Ariella memandang kunci itu, lalu kembali menatap Carlton.
"Kenapa kau membantuku?"
Pria itu mengangkat bahu.
"Karena kau konyol dan menyedihkan."
Jawabannya membuat Ariella mendengus
kesal.
"Kau benar-benar menyebalkan."
"Tapi kau tetap menerima bantuanku," Carlton membalas dengan nada tenang, tetapi senyum kecil di sudut bibirnya membuat Ariella semakin jengkel.
"Bisakah aku... tahu namamu?"
Alis tebal Carlton terangkat.
"Apakah itu penting?"
"Ya, karena aku mesti menghubungi bosku dan memberitahukan padanya bahwa aku bersamamu."
"Kau lebih dulu."
"Aku Ariella Rosewood."
Pria itu menatap bibir Ariella penuh arti, lalu berkata, "Ariella...."
Mendengar namanya disebut seperti itu, Ariella merasakan sengatan kuat di sepanjang tulang punggungnya. Lalu, tahu-tahu saja pria itu mendekat, mulutnya tepat di telinga Ariella dan dia berbisik serak, "Carl Rutherford."
Ariella menelan ludah dengan susah payah.
Pria itu menyeringai.
"Kau bisa mencari namaku di internet, akan tahu lebih banyak."
kau
Tanpa berkata apa-apa lagi, Ariella mengambil kunci itu dan masuk ke lift. Sepanjang perjalanan ke kamar, pikirannya penuh dengan pertanyaan.
Siapa sebenarnya Carlton Rutherford? Dan kenapa pria kaya dan arogan seperti dia mengurungkan niat untuk membiarkan Ariella pergi? Padahal sebelumnya dia memutuskan untuk meninggalkannya di jalan.
Apakah karena rasa bersalah? Ataukah semua ada sangkut pautnya dengan anak buah Tora itu?
Sesampainya di kamar apartemen, Ariella terkesiap.
Ruangan itu lebih besar dari flat Maria, dengan jendela besar yang menghadap pemandangan kota di malam hari.

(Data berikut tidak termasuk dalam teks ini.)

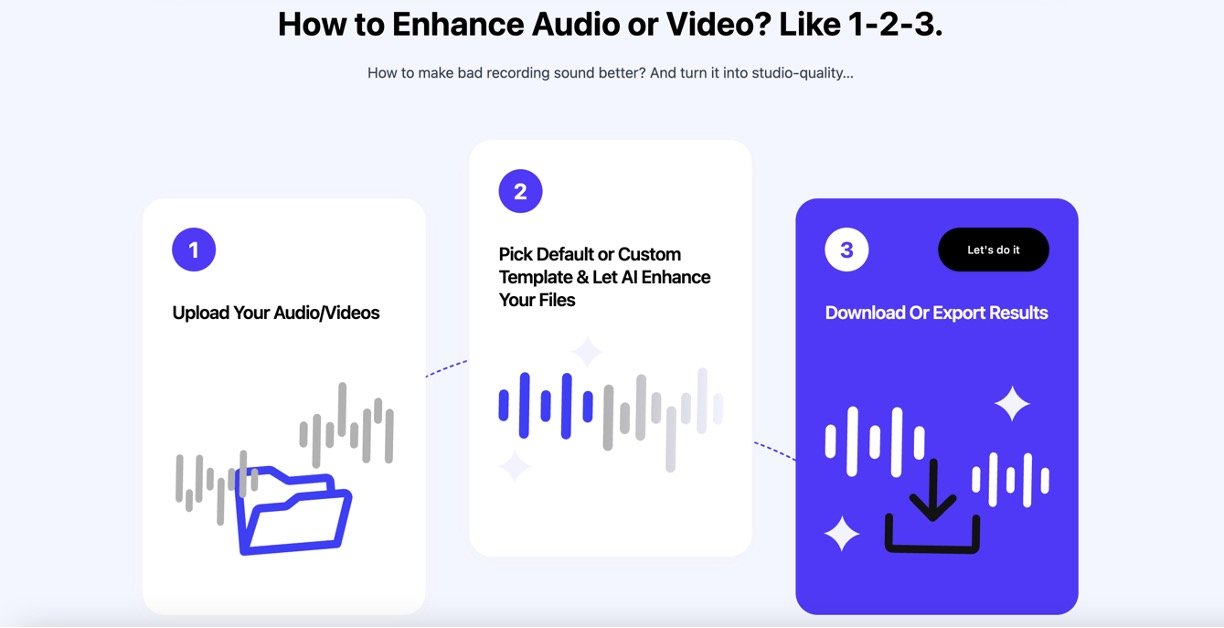 How to Enhance Audio or Video? Like 1-2-3.

How to make bad recording sound better? And turn it into studio-quality...

1

Upload Your Audio/Videos

2

Pick Default or Custom Template & Let AI Enhance Your Files

3

Let's do it

Download Or Export Results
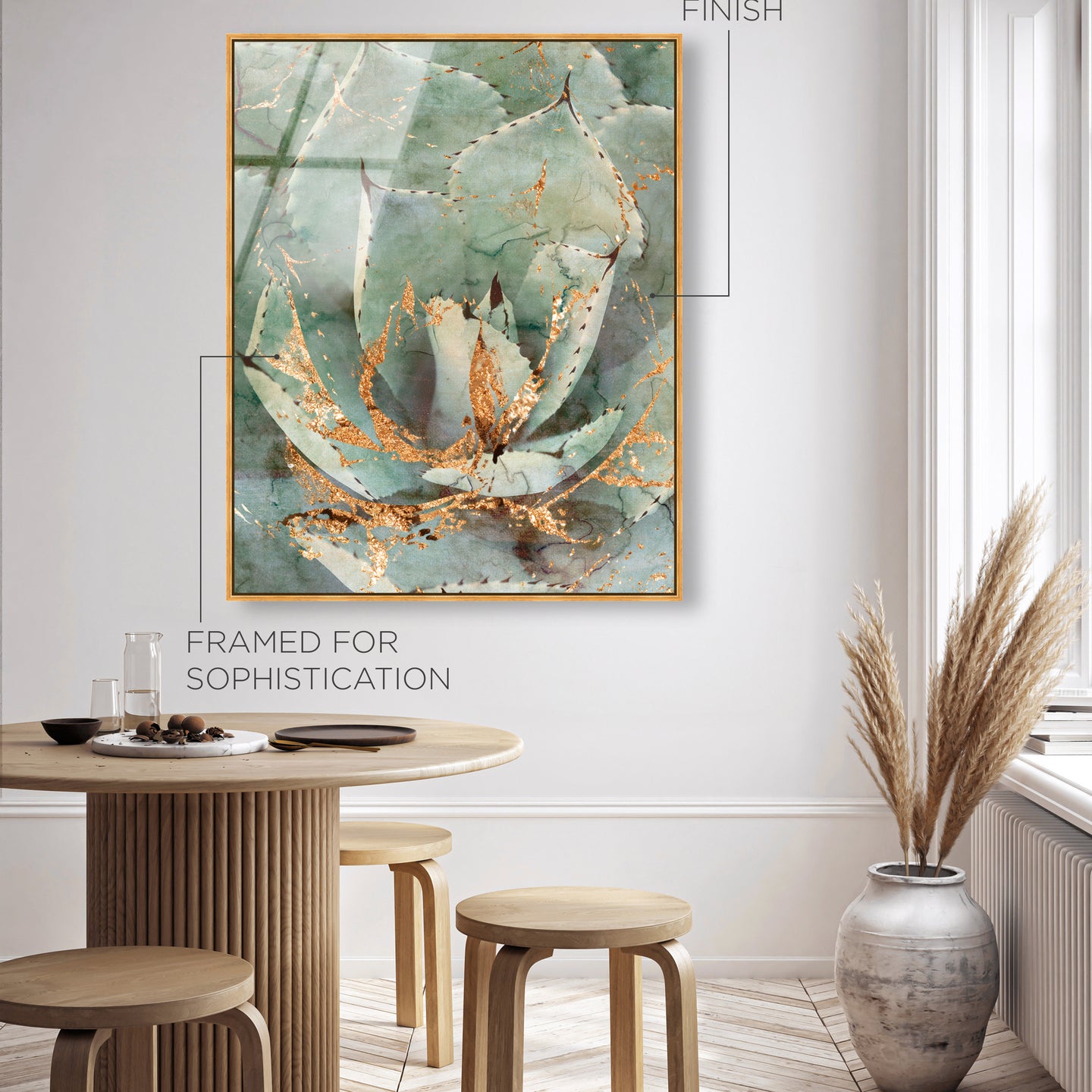 FINISH

FRAMED FOR SOPHISTICATION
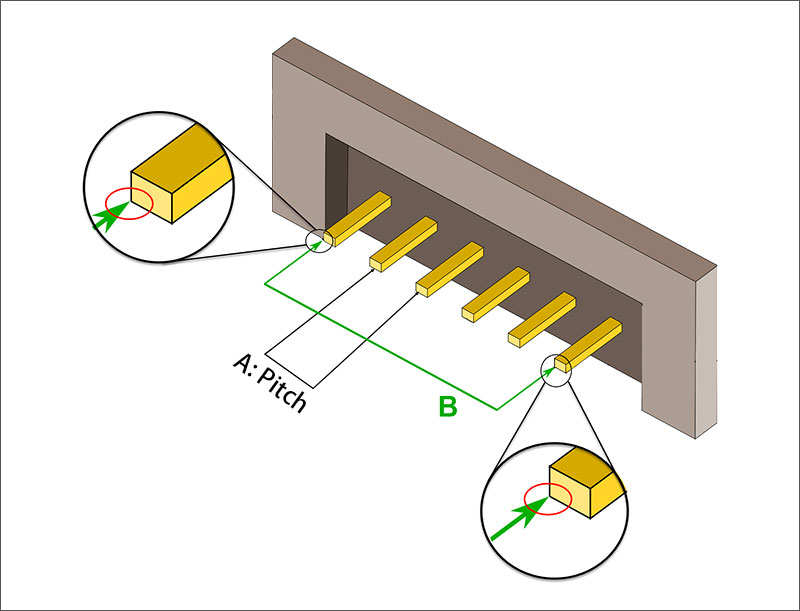 A: Pitch

B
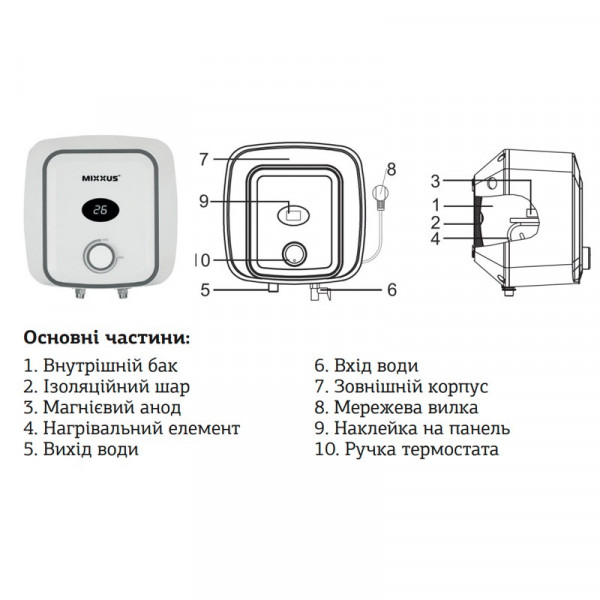 MIXXUS

26

7
8
9
10
5
6

3
1
2
4

Основні частини:

1. Внутрішній бак
2. Ізоляційний шар
3. Магнієвий анод
4. Нагрівальний елемент
5. Вихід води

6. Вхід води
7. Зовнішній корпус
8. Мережева вилка
9. Наклейка на панель
10. Ручка термостата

Ada sofa empuk, tempat tidur king-size, dan kamar mandi mewah dengan bathtub marmer.
Sepanjang hidupnya, Ariella tidak pernah tinggal di sebuah kediaman seperti itu. Ia sering menginjakkan kaki di sana, memang, akan tetapi sebagai tukang bersih-bersih.
Sayangnya, keindahan kamar itu tidak mampu menenangkan pikirannya. Ariella duduk di tepi tempat tidur, mencoba mengatur napas dan meredakan ketegangan.
Tak lama kemudian Ariella mendengar kedatangan seseorang dari bel apartemen. Ia melihat seorang wanita berpakaian rapi bersama seorang pria yang membawa tas tangan dari interkom.
"Siapa?"
"Kami diperintahkan Mr. Rutherford untuk mengirimkan pakaian dan juga memeriksa keadaan Anda, Nona. Boleh kami masuk?"
"Aku tidak apa-apa."
"Boleh kami masuk?"
"Ya, silakan."
Maka Ariella pun mempersilakan mereka masuk, benar saja. Wanita itu memberikan Ariella pakaian ganti, lengkap dengan celana dalam dan gaun tidur. Si pria yang merupakan seorang dokter panggilan, memeriksa keadaan Ariella. Gadis itu terlalu tegang dan ketakutan sampai-sampai tidak merasakan apa pun.
Terdapat lebam di beberapa bagian tubuhnya, dan itu lebam yang cukup parah.